JERTIH: Shaari Abu Bakar, quite literally, owes his life to a fallen tree.

The 67-year-old recalls vividly that day in 1980 when he and five of his colleagues from the Police Field Force (PFF, now General Operations Force) had to take cover behind the tree as a hail of bullets flew overhead or thudded into the trunk.

Shaari said he and his colleagues were on an operation to locate communist guerillas near Kampung Lalang in Pengkalan Hulu, Grik, when they came under attack.

“We were attached to Platoon 3 of Company A. Almost as soon as we entered the jungle, about 6pm, we came under heavy fire from the enemy. But we reacted swiftly enough to reach a fallen tree beside a river, where we took cover.”

Shaari said the patrol were pinned down and knew it was only a matter of time before they were flanked by the communists and eliminated, so they radioed for help.

“Our colleagues rushed to our aid and began firing at the communists... after a while, the enemy retreated and escaped.

“If it wasn’t for that fallen tree, we would not have had anywhere else to take cover and we would have been killed by the communists. When daylight broke the following day, we began tracking the group of communists and found remnants of clothing and a hat with traces of blood, so we know we wounded at least one of them,” he said when met at his home in Taman Seri Sepakat.

Shaari said his experience battling the communists in the jungle was still fresh in his memory as it was a life or death fight to defend the country.

“After a three-month basic training course in Kuala Lumpur in 1967, I was attached to the PFF in Ulu Kinta, Perak. Throughout my attachment, I took part in three operations to track the movements of the communists — the one in Grik, one more in Raub, Pahang and another in Gua Musang, Kelantan.”

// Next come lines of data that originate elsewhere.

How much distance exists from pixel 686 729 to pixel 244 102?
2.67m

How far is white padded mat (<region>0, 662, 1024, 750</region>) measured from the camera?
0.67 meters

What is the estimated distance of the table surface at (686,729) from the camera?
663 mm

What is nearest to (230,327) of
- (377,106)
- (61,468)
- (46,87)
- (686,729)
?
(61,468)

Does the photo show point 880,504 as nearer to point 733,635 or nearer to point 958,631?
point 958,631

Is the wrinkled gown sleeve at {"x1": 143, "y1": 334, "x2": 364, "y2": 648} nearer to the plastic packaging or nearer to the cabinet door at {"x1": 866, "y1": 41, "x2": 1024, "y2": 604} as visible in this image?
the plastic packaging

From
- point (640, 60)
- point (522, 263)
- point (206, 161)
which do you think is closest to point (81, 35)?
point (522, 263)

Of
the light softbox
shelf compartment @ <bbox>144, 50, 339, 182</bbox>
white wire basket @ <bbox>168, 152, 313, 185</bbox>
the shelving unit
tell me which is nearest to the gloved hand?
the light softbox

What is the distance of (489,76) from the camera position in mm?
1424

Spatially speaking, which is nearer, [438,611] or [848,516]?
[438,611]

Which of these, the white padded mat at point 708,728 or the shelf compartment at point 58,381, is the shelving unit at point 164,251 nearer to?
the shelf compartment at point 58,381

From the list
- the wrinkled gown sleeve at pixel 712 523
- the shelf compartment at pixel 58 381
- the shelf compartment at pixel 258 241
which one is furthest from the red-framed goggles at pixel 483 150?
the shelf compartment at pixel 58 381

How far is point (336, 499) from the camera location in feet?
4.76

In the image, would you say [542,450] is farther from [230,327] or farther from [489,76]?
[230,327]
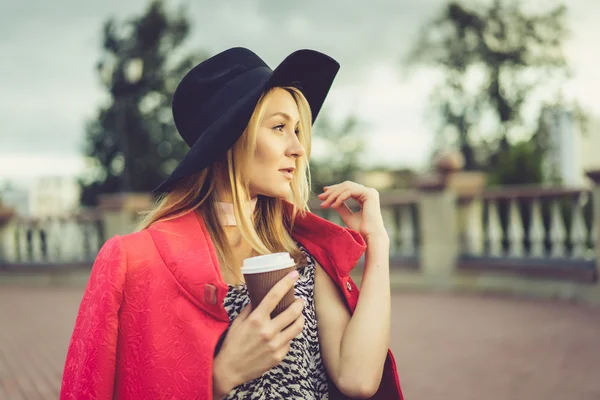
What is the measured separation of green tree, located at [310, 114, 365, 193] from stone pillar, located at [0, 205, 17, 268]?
2069 centimetres

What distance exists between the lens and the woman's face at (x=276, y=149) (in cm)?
172

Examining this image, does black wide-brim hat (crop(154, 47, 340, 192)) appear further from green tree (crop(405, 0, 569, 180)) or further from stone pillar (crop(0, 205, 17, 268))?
green tree (crop(405, 0, 569, 180))

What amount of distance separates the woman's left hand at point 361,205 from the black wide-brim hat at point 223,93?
35 centimetres

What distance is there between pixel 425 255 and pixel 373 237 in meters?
8.17

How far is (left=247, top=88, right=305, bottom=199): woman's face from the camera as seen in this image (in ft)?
5.64

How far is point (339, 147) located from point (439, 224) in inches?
976

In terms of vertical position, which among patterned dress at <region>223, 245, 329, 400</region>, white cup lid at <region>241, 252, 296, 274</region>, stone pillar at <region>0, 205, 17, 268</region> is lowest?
stone pillar at <region>0, 205, 17, 268</region>

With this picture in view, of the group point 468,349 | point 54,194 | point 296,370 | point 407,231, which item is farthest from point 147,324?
point 54,194

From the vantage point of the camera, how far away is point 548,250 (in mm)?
8742

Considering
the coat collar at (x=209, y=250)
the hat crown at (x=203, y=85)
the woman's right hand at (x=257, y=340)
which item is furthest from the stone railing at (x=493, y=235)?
the woman's right hand at (x=257, y=340)

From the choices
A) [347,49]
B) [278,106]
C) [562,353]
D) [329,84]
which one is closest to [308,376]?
[278,106]

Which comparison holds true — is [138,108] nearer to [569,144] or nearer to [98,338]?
[569,144]

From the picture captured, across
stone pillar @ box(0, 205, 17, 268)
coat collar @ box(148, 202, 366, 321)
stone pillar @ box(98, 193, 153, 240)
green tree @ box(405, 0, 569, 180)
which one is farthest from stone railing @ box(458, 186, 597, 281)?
green tree @ box(405, 0, 569, 180)

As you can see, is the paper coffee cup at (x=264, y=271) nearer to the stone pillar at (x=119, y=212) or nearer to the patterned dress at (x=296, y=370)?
the patterned dress at (x=296, y=370)
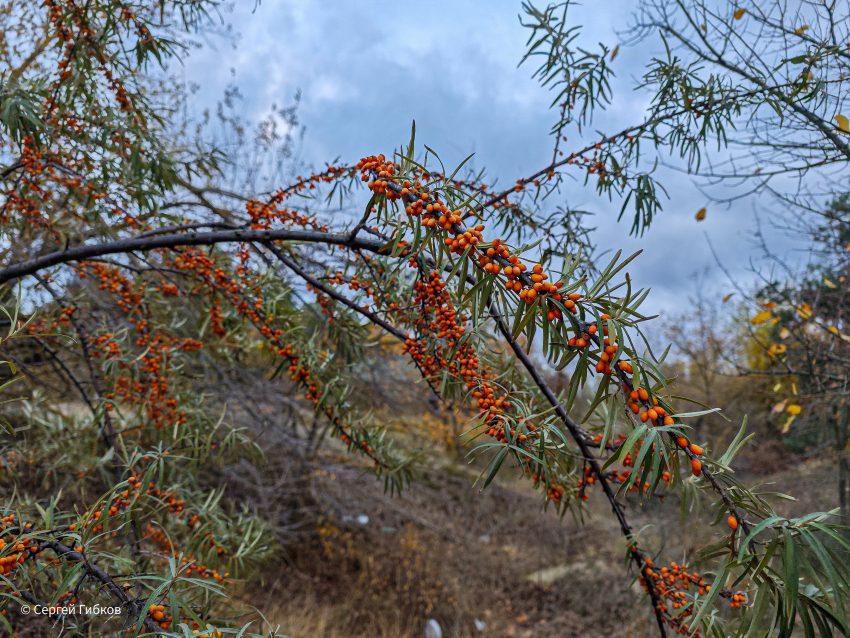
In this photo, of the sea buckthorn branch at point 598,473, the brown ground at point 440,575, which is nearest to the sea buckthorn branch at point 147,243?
the sea buckthorn branch at point 598,473

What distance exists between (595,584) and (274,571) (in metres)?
3.87

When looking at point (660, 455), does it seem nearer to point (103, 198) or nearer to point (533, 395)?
point (533, 395)

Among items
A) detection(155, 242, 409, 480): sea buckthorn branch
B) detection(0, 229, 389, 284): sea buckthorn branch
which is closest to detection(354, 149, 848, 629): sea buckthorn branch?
detection(0, 229, 389, 284): sea buckthorn branch

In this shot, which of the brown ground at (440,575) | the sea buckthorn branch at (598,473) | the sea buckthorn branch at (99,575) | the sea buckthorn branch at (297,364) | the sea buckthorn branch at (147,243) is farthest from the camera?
the brown ground at (440,575)

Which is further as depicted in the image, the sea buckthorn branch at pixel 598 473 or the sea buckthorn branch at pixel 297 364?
the sea buckthorn branch at pixel 297 364

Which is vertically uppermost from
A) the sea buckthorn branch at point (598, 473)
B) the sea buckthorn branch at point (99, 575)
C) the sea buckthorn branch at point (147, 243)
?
the sea buckthorn branch at point (147, 243)

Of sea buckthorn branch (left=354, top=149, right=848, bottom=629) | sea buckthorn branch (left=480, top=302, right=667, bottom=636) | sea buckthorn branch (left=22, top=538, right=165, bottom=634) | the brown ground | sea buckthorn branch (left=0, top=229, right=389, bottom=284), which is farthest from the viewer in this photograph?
the brown ground

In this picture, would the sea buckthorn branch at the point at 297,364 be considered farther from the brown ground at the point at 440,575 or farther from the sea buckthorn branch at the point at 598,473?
the brown ground at the point at 440,575

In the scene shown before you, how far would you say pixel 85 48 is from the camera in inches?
65.4

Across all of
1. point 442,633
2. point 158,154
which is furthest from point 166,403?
point 442,633

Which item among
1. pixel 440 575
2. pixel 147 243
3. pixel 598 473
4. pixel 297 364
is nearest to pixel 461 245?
pixel 598 473

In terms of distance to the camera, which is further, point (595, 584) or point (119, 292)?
point (595, 584)

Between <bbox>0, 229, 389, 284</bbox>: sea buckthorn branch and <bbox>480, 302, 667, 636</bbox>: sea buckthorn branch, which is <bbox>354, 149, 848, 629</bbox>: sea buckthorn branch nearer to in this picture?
<bbox>480, 302, 667, 636</bbox>: sea buckthorn branch

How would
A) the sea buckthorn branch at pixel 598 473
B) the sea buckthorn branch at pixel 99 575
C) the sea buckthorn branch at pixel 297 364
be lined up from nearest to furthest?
the sea buckthorn branch at pixel 99 575 < the sea buckthorn branch at pixel 598 473 < the sea buckthorn branch at pixel 297 364
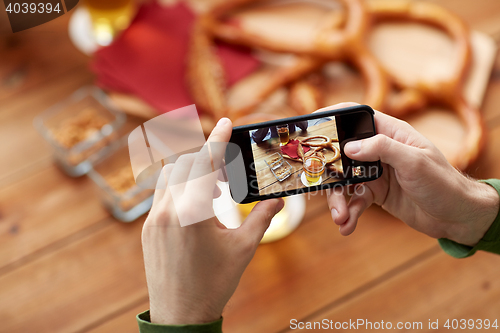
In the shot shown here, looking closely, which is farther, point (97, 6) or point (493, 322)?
point (97, 6)

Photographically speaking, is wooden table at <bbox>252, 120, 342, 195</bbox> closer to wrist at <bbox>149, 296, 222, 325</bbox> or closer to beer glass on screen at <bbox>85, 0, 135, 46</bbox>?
wrist at <bbox>149, 296, 222, 325</bbox>

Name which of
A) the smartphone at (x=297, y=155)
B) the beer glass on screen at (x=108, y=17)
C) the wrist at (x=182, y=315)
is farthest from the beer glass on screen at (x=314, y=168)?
the beer glass on screen at (x=108, y=17)

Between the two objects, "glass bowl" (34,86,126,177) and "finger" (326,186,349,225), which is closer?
"finger" (326,186,349,225)

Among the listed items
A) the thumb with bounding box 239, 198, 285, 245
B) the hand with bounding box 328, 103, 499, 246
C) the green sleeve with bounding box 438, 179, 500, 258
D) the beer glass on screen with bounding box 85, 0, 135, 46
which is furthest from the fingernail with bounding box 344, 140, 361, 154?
the beer glass on screen with bounding box 85, 0, 135, 46

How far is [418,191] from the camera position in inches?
22.3

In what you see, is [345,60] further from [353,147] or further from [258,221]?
[258,221]

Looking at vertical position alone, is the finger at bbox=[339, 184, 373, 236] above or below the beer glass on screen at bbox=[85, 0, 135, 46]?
below

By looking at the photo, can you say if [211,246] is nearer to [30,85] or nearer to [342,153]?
[342,153]

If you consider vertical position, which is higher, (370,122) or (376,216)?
(370,122)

Shaari said he retired from the police force in 1995, and was given a certificate of appreciation by the then inspector-general of police (IGP), Tan Sri Abdul Rahim Noor.

As deputy IGP six years earlier, Rahim had played a key role in the eventual signing of the Hat Yai Peace Accord between Malaysia and the Communist Party of Malaya, ending hostilities which had begun in earnest in 1948 with the murders of three European plantation managers in Sungai Siput, Perak.